Nuovo stadio Roma a pietralata: progetto, capienza e la curva sud più grande del mondo
La costruzione del nuovo stadio della Roma a Pietralata entra nelle fasi finali e si avvicina rapidamente alla posa della prima pietra. Il progetto, descritto in una relazione tecnica pubblicata dal Comune di Roma, mette a fuoco numeri, logiche funzionali e misure di sicurezza pensate per un impianto destinato a diventare un punto di riferimento per la città e per la comunità dei tifosi.
nuovo stadio della roma a pietralata: iter in fase conclusiva
Il percorso per la realizzazione dell’impianto a Pietralata è giunto a un avanzamento vicino alle fasi operative decisive. La documentazione tecnica analizza gli elementi chiave del progetto, chiarendo struttura, funzionalità e procedure previste per la gestione dell’area prima e durante gli eventi.
Particolare rilievo viene riservato anche alla sicurezza, con soluzioni dedicate come scanner ai tornelli e un controllo veicolare basato su sensori installati sotto l’asfalto, pensati per rafforzare la capacità di monitoraggio dell’accesso.
nuovo stadio della roma a pietralata: metrature e volumi del progetto
Il documento riporta una superficie territoriale complessiva di 270.328 metri quadri. La Superficie Utile Lorda (SUL) raggiunge 40.638 mq, mentre le cubature insediabili si attestano a circa 130.042 metri cubi.
Nel dettaglio, le aree per i servizi sono quantificate in 66.821 mc, le porzioni destinate a aree verdi ammontano a 111.505 mc e i parcheggi sono indicati con un valore pari a 93.826 mc. La progettazione dedica inoltre spazio significativo a funzioni legate all’ospitalità, con un complesso museale e store che supereranno 3.600 mq.
Un’area di accoglienza Premium sarà sviluppata per oltre 20.000 mq, a testimonianza di un’organizzazione pensata per l’esperienza complessiva dei visitatori.
nuovo stadio della roma a pietralata: i parchi e la rigenerazione urbana
Il progetto urbanistico si articola intorno a due grandi polmoni verdi, concepiti per integrare funzioni sportive e vivibilità quotidiana. La pianificazione punta sulla sostenibilità e sulla rigenerazione ecologica, con spazi progettati per essere utilizzati dalla comunità anche al di fuori delle giornate di gara.
parco centrale: spazio multifunzionale e sostenibile
Il Parco Centrale viene descritto come un’area multifunzionale, accessibile e pienamente orientata alla sostenibilità. La struttura è pensata per offrire esperienze diversificate, alternando momenti dedicati al relax a zone orientate all’attività sportiva.
parco dello stadio: gestione dei flussi e podio per i tifosi
Adiacente al Parco Centrale prende forma il Parco dello Stadio.

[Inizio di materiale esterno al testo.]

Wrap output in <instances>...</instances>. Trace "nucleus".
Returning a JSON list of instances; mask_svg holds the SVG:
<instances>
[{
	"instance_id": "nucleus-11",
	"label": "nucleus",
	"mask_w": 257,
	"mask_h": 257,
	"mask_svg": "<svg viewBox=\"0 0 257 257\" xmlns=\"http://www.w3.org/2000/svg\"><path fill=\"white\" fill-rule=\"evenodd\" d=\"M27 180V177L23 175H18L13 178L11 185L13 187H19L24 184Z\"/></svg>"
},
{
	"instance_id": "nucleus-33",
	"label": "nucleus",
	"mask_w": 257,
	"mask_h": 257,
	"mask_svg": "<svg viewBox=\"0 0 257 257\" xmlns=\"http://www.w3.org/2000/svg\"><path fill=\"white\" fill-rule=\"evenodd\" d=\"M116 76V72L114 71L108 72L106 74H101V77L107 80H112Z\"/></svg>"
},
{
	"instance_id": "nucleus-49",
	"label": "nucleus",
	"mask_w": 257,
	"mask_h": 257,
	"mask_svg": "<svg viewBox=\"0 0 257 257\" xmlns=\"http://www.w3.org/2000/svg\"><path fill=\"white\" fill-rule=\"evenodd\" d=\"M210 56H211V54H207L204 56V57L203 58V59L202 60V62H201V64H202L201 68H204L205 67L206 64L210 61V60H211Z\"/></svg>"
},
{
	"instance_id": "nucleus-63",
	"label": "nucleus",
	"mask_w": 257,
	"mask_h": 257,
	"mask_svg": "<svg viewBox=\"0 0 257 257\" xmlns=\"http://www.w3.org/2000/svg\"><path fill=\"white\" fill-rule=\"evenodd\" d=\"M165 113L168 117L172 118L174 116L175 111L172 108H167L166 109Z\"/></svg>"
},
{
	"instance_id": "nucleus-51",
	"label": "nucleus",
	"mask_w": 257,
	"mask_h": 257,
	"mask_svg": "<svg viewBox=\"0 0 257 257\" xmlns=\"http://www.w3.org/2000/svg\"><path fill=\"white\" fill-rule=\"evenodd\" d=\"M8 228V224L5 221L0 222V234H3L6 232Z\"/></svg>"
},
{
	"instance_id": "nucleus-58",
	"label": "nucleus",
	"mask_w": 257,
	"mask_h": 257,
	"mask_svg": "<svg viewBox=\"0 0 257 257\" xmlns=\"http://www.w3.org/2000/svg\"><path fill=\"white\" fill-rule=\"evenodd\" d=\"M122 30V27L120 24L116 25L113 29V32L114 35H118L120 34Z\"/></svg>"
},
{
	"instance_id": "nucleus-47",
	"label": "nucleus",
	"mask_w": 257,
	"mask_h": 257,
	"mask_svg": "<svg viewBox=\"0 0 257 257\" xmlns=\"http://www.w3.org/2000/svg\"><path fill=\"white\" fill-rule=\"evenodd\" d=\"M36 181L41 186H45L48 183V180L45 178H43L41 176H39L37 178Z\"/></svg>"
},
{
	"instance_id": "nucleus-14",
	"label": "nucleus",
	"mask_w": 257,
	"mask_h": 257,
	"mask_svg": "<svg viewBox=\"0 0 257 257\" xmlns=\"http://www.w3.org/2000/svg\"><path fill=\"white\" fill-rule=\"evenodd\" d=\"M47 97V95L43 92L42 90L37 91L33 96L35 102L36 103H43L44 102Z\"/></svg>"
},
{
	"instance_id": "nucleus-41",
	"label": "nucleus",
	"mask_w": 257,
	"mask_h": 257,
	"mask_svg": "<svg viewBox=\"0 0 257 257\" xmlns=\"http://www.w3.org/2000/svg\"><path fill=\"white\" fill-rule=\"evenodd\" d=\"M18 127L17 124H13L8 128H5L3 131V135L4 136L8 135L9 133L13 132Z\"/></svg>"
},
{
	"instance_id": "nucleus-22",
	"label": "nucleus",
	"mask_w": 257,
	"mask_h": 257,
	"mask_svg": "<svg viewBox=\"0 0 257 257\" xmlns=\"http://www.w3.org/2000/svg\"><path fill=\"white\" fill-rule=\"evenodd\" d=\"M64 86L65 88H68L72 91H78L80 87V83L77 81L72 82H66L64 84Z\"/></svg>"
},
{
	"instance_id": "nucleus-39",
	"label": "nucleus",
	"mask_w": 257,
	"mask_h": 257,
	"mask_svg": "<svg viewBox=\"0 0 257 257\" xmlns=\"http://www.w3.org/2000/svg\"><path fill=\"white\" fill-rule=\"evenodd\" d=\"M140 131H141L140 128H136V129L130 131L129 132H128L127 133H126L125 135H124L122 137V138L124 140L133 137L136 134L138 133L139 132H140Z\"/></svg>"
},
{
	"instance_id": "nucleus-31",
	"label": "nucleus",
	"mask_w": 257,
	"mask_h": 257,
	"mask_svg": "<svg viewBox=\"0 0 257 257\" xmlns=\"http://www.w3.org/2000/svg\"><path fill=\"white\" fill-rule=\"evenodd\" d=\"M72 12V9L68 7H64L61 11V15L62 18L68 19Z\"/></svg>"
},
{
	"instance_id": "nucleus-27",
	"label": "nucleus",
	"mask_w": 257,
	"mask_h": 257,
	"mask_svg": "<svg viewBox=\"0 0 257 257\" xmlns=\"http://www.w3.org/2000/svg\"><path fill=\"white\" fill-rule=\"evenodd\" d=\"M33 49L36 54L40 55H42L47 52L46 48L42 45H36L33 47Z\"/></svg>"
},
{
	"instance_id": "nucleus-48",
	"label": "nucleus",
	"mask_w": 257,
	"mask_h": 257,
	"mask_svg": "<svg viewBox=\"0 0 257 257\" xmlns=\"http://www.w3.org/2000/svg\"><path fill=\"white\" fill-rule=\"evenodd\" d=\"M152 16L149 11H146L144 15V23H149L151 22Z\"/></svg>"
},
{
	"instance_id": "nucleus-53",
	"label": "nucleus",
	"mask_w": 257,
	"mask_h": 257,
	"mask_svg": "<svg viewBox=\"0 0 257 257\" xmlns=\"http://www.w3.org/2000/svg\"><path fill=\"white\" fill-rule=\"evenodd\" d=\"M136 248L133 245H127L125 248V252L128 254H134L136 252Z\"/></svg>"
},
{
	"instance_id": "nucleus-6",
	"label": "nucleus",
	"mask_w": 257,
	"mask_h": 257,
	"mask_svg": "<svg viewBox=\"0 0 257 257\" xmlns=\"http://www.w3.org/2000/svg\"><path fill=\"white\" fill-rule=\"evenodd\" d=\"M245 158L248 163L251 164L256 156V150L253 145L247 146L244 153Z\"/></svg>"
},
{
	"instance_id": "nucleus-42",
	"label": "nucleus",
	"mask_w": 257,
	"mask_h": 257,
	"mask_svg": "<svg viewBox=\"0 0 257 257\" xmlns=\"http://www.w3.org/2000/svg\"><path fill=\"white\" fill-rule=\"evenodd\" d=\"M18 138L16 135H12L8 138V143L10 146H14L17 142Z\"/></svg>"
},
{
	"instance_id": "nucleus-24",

La struttura principale dello stadio è circondata da un podio rialzato studiato per gestire i flussi dei tifosi in condizioni di massima sicurezza. Questo elemento risulta centrale nella logica di organizzazione degli accessi e dei movimenti all’interno dell’area di competenza dell’impianto.
boulevard sud: collegamento pedonale dalla stazione tiburtina
L’accesso viene completato dal Boulevard Sud, descritto come un lungo percorso pedonale immerso nel verde. Il tracciato include zone d’ombra e collega la stazione Tiburtina direttamente al podio dell’impianto, rafforzando l’idea di un arrivo graduale e immersivo.
nuova curva sud e capienza: il catino interno dello stadio
Tra gli elementi distintivi del progetto compare il catino interno, con un focus particolare sulla nuova Curva Sud. L’impianto viene presentato con l’ambizione di ospitare la più grande curva al mondo, richiamando l’ispirazione del celebre muro giallo del Borussia Dortmund.
Il settore progettato come un gigantesco blocco unico è destinato ad accogliere quasi 23.000 tifosi romanisti. La distribuzione prevede la porzione centrale da 9.517 posti e i due spicchi laterali Est e Ovest con 6.626 posti ciascuno.
La tribuna principale, denominata Monte Mario, sarà articolata su due livelli: l’anello inferiore accoglierà 4.572 spettatori e l’anello superiore 9.896.
famiglia friedkin e progetto sportivo: ruolo nel disegno dell’impianto
Il progetto viene collegato alle scelte di indirizzo legate alla famiglia Friedkin, indicata come protagonista della visione che caratterizza alcuni tratti distintivi dell’impianto, in particolare quelli legati all’identità della curva e al disegno del catino interno.